** START OF DATA FOR THIS TASK **

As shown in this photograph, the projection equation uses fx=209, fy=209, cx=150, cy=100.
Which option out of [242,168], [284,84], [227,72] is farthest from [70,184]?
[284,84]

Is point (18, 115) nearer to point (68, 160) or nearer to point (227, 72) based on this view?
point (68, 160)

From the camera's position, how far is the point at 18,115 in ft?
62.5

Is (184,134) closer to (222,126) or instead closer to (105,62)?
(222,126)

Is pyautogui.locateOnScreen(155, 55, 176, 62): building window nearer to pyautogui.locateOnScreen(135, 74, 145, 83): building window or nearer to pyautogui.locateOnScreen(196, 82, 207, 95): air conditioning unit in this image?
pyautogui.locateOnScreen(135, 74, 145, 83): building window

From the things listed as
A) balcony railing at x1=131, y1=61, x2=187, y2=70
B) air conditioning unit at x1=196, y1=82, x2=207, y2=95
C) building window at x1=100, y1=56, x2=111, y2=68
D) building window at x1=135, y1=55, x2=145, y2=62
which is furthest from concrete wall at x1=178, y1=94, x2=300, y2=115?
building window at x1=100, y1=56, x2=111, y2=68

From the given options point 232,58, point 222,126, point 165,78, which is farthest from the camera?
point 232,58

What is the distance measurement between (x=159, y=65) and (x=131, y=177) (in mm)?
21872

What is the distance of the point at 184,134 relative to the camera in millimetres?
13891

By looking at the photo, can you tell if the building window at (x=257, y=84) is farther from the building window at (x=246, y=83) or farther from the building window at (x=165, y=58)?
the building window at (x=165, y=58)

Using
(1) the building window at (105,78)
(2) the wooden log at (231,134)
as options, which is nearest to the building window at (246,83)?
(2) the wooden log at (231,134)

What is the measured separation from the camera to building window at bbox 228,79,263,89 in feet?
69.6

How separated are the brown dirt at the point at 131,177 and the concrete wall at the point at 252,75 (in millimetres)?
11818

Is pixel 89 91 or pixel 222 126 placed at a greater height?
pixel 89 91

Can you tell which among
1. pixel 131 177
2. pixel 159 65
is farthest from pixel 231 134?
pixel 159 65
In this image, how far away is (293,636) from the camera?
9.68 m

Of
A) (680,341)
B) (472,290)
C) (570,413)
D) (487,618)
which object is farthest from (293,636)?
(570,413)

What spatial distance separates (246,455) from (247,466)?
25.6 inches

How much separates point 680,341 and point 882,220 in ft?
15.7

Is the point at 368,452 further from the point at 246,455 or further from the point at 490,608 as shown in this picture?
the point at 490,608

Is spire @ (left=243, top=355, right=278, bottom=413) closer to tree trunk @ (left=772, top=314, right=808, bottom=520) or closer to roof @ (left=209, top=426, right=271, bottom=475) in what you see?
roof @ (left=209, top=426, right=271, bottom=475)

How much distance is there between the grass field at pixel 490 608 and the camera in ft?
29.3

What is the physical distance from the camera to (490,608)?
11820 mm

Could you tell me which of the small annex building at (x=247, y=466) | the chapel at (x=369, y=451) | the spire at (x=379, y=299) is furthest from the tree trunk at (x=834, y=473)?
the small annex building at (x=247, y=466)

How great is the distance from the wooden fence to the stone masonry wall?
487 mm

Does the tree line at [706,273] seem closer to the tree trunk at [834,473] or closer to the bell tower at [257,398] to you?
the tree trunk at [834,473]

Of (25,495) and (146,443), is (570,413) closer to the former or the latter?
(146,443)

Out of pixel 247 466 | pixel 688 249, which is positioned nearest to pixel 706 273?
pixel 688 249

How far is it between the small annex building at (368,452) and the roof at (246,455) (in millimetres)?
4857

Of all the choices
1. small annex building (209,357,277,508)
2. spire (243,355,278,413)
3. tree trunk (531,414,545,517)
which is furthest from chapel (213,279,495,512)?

** END OF DATA FOR THIS TASK **

# SHORT EXERCISE:
Write out the full listing exactly as given.

# CORRECT OUTPUT:
As shown in this photograph, the projection equation uses fx=209, fy=209, cx=150, cy=100.
Which option out of [242,168], [284,84], [227,72] is farthest from [70,184]?
[284,84]

Is point (18, 115) nearer to point (68, 160) or nearer to point (227, 72) based on this view?
point (68, 160)

From the camera's position, how far is the point at 18,115 in ft?
62.5

Is (184,134) closer to (222,126) or instead closer to (105,62)?
(222,126)

Is pyautogui.locateOnScreen(155, 55, 176, 62): building window nearer to pyautogui.locateOnScreen(135, 74, 145, 83): building window or nearer to pyautogui.locateOnScreen(196, 82, 207, 95): air conditioning unit in this image?
pyautogui.locateOnScreen(135, 74, 145, 83): building window

From the things listed as
A) balcony railing at x1=131, y1=61, x2=187, y2=70
B) air conditioning unit at x1=196, y1=82, x2=207, y2=95
C) building window at x1=100, y1=56, x2=111, y2=68
D) building window at x1=135, y1=55, x2=145, y2=62
which is furthest from concrete wall at x1=178, y1=94, x2=300, y2=115?
building window at x1=100, y1=56, x2=111, y2=68

From the given options point 232,58, point 222,126, point 165,78, which is farthest from the camera?
point 232,58

What is the distance measurement between (x=159, y=65) and (x=131, y=177) (in mm)?
21872

What is the distance of the point at 184,134 relative to the camera in millimetres?
13891

By looking at the photo, can you tell if the building window at (x=257, y=84) is farther from the building window at (x=246, y=83) or farther from the building window at (x=165, y=58)?
the building window at (x=165, y=58)

Using
(1) the building window at (105,78)
(2) the wooden log at (231,134)
as options, which is nearest to the building window at (246,83)?
(2) the wooden log at (231,134)

What is the measured separation from the camera to building window at bbox 228,79,263,89 in feet?
69.6

How separated are the brown dirt at the point at 131,177 and the concrete wall at the point at 252,75 (in millimetres)?
11818

Is pixel 89 91 or pixel 222 126 placed at a greater height?
pixel 89 91

Can you tell which among
1. pixel 131 177
2. pixel 159 65
is farthest from pixel 231 134?
pixel 159 65
In this image, how far away is (293,636) from the camera?
9.68 m

Of
A) (680,341)
B) (472,290)
C) (570,413)
D) (487,618)
which object is farthest from (293,636)?
(570,413)

What spatial distance separates (246,455) from (247,466)?
25.6 inches

How much separates point 680,341 and point 882,220 in ft?
15.7

Is the point at 368,452 further from the point at 246,455 or further from the point at 490,608 as shown in this picture?
the point at 490,608

Is spire @ (left=243, top=355, right=278, bottom=413) closer to tree trunk @ (left=772, top=314, right=808, bottom=520) or closer to roof @ (left=209, top=426, right=271, bottom=475) in what you see?
roof @ (left=209, top=426, right=271, bottom=475)

How much distance is there between the grass field at pixel 490 608 and the camera in ft?
29.3

What is the physical distance from the camera to (490,608)?
11820 mm

Could you tell me which of the small annex building at (x=247, y=466) | the chapel at (x=369, y=451) | the spire at (x=379, y=299) is furthest from the tree trunk at (x=834, y=473)?
the small annex building at (x=247, y=466)

How great is the distance from the wooden fence to the stone masonry wall?
487 mm

Does the tree line at [706,273] seem closer to the tree trunk at [834,473] or closer to the bell tower at [257,398] to you?
the tree trunk at [834,473]

Of (25,495) and (146,443), is (570,413) closer to the former or the latter?
(146,443)

Out of pixel 247 466 | pixel 688 249, which is positioned nearest to pixel 706 273?
pixel 688 249

How far is it between the small annex building at (368,452) and the roof at (246,455) (in millimetres)?
4857

Of all the choices
1. small annex building (209,357,277,508)
2. spire (243,355,278,413)
3. tree trunk (531,414,545,517)
which is furthest from chapel (213,279,495,512)?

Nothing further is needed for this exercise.